*GIVEN TASK*:
Copy the material word for word, starting at the line that contains "Examining the picture before you, which of" and stopping after the line that contains "2211 centimetres". Leave the pictures out.

----------

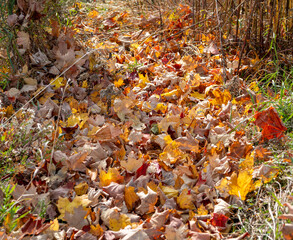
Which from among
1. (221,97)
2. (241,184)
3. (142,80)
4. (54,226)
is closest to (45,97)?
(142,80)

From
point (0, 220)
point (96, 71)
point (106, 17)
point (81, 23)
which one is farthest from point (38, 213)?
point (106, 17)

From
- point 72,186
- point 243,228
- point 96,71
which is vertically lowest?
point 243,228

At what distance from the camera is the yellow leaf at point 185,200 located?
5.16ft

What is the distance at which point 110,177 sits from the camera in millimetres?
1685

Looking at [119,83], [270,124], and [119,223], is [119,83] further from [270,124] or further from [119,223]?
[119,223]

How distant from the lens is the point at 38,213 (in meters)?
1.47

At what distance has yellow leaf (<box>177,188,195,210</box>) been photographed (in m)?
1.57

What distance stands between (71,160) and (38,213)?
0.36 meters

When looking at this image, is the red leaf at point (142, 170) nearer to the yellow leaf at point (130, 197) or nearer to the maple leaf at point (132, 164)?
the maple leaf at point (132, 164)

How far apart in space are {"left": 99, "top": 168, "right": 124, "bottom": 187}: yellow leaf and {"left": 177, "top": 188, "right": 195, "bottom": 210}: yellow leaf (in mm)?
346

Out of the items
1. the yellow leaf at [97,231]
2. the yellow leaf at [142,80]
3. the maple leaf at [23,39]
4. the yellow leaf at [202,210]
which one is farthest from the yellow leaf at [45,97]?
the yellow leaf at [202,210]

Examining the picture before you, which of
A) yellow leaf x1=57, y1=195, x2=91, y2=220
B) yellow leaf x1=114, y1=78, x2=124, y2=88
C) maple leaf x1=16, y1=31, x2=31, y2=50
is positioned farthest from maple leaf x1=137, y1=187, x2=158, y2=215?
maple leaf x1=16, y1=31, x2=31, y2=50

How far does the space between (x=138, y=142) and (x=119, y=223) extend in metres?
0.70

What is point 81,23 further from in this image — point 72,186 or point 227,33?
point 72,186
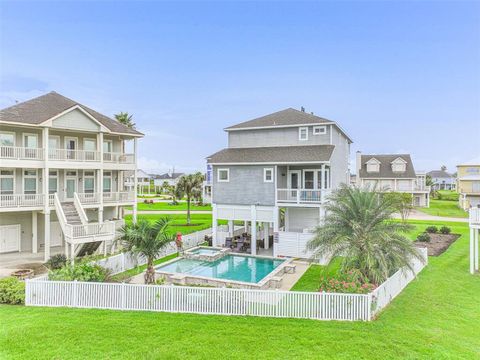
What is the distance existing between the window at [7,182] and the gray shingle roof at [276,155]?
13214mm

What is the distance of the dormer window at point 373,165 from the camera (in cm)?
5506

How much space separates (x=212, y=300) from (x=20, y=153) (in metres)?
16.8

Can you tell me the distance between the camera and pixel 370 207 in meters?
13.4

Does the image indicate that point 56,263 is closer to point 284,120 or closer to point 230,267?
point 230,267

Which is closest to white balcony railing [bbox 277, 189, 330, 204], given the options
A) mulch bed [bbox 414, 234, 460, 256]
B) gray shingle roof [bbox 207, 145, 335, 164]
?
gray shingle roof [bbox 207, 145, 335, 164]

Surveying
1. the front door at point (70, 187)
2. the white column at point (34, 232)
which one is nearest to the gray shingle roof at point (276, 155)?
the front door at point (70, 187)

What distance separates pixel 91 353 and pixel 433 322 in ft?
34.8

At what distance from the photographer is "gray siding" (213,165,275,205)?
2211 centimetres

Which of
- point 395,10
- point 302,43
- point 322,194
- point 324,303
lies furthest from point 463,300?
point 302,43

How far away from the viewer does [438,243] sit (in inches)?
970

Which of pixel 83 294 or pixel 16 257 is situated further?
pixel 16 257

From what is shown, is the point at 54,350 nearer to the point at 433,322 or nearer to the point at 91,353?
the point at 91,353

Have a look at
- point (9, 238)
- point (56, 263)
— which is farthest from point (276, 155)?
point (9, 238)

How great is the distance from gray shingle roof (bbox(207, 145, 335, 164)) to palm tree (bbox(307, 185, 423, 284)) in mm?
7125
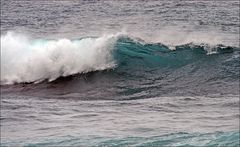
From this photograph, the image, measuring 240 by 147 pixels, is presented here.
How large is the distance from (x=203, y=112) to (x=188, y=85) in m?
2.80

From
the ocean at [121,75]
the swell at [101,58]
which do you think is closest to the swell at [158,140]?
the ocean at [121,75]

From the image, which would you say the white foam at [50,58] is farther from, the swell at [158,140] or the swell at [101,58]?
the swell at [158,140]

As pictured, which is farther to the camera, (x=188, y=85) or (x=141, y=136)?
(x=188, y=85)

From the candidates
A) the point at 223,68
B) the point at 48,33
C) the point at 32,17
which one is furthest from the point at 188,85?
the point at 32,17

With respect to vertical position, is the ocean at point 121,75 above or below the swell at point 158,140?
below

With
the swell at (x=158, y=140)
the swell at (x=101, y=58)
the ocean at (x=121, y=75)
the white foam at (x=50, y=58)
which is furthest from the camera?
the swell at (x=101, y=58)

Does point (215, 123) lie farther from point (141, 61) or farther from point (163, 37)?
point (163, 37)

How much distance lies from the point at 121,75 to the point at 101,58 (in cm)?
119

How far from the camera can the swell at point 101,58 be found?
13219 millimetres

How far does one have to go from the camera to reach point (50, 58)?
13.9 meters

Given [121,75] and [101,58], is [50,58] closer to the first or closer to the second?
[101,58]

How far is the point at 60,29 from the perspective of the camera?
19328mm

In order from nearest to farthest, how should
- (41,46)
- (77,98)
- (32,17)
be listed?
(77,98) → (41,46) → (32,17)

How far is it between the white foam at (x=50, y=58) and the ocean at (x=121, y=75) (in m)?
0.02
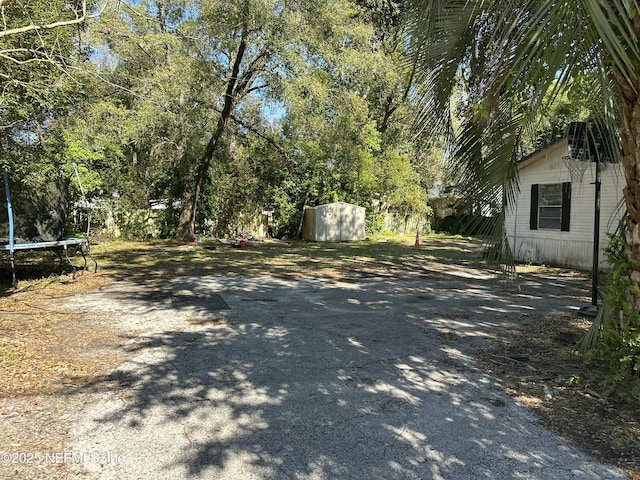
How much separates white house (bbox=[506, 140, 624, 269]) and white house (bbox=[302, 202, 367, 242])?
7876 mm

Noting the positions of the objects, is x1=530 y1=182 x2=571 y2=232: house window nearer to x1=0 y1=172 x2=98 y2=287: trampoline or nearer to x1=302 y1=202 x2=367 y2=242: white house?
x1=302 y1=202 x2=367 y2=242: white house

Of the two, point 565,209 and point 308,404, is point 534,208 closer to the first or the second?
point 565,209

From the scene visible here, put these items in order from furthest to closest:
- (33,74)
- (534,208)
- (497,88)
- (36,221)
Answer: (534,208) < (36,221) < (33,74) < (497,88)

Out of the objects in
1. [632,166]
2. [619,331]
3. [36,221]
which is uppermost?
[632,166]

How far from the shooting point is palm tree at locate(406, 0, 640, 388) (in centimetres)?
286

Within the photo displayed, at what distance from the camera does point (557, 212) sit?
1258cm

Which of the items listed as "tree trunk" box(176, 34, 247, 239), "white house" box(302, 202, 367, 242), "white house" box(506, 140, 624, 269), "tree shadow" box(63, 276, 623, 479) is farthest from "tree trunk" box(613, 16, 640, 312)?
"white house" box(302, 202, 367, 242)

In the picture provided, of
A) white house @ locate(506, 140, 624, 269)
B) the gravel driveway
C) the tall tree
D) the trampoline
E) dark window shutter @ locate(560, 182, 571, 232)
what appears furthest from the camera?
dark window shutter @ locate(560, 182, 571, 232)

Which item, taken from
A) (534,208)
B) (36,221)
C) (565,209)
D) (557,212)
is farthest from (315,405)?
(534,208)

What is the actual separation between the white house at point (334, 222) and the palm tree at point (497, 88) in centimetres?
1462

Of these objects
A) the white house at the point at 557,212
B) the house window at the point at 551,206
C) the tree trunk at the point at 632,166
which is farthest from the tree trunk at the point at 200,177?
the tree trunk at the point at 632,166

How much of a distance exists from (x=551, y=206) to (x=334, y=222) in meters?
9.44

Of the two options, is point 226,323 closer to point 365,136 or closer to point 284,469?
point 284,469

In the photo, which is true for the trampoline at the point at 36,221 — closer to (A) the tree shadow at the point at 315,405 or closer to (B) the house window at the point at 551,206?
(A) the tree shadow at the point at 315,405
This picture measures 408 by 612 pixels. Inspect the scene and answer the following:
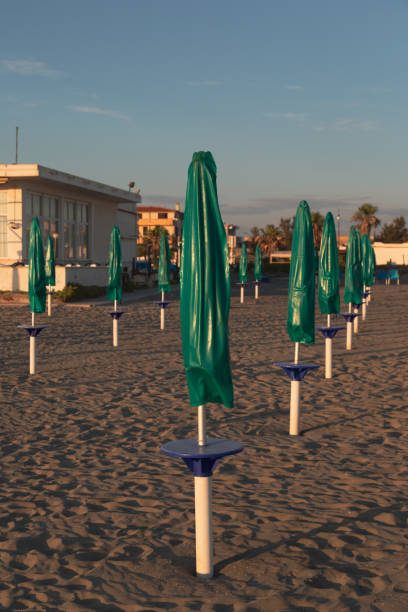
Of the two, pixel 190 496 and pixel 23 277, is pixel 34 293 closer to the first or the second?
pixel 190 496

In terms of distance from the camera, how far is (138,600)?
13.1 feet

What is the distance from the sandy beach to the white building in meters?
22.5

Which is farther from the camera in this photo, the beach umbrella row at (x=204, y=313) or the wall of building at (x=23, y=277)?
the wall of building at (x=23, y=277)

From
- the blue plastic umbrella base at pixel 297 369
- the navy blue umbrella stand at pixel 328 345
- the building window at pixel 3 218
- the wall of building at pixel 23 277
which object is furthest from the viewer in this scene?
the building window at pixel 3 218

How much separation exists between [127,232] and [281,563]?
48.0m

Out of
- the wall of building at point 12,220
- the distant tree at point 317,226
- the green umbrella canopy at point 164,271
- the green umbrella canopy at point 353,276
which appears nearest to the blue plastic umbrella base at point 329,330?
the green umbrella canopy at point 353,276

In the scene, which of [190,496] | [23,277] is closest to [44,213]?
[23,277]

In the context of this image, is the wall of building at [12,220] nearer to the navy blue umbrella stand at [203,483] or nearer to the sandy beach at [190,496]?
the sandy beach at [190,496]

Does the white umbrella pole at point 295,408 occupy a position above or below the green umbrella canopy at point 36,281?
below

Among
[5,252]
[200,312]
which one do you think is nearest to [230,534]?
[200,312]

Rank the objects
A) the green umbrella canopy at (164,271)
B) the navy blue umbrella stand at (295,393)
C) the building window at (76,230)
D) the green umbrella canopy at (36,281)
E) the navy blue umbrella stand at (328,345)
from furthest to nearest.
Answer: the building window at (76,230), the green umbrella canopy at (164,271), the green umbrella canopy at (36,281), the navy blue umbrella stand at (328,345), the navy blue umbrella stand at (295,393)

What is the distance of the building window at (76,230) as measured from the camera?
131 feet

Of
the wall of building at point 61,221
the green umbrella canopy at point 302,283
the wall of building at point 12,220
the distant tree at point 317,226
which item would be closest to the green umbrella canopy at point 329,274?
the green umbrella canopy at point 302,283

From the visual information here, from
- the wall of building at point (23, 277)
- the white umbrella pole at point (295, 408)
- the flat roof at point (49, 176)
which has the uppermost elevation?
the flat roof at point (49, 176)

----------

*TASK OUTPUT*:
Examining the picture before you, which of
A) yellow leaf x1=57, y1=195, x2=91, y2=220
B) yellow leaf x1=114, y1=78, x2=124, y2=88
C) maple leaf x1=16, y1=31, x2=31, y2=50
is positioned farthest from maple leaf x1=137, y1=187, x2=158, y2=215?
maple leaf x1=16, y1=31, x2=31, y2=50

How far does the space between (x=138, y=142) and (x=119, y=223) extend in metres?
0.70

What is point 81,23 further from in this image — point 72,186 or point 227,33?
point 72,186
What is the distance existing between the window at [7,182] and the gray shingle roof at [276,155]?
13214mm

What is the distance of the dormer window at point 373,165 from the camera (in cm)?
5506

How much space separates (x=212, y=300) from (x=20, y=153) (in metres)?
16.8

Can you tell me the distance between the camera and pixel 370 207 in meters?
13.4

Does the image indicate that point 56,263 is closer to point 284,120 or closer to point 230,267?
point 230,267

Which is closest to white balcony railing [bbox 277, 189, 330, 204], given the options
A) mulch bed [bbox 414, 234, 460, 256]
B) gray shingle roof [bbox 207, 145, 335, 164]
?
gray shingle roof [bbox 207, 145, 335, 164]

Surveying
1. the front door at point (70, 187)
2. the white column at point (34, 232)
which one is nearest to the gray shingle roof at point (276, 155)?
the front door at point (70, 187)

What distance separates pixel 91 353 and pixel 433 322 in ft?
34.8

At what distance from the photographer is "gray siding" (213,165,275,205)?
2211 centimetres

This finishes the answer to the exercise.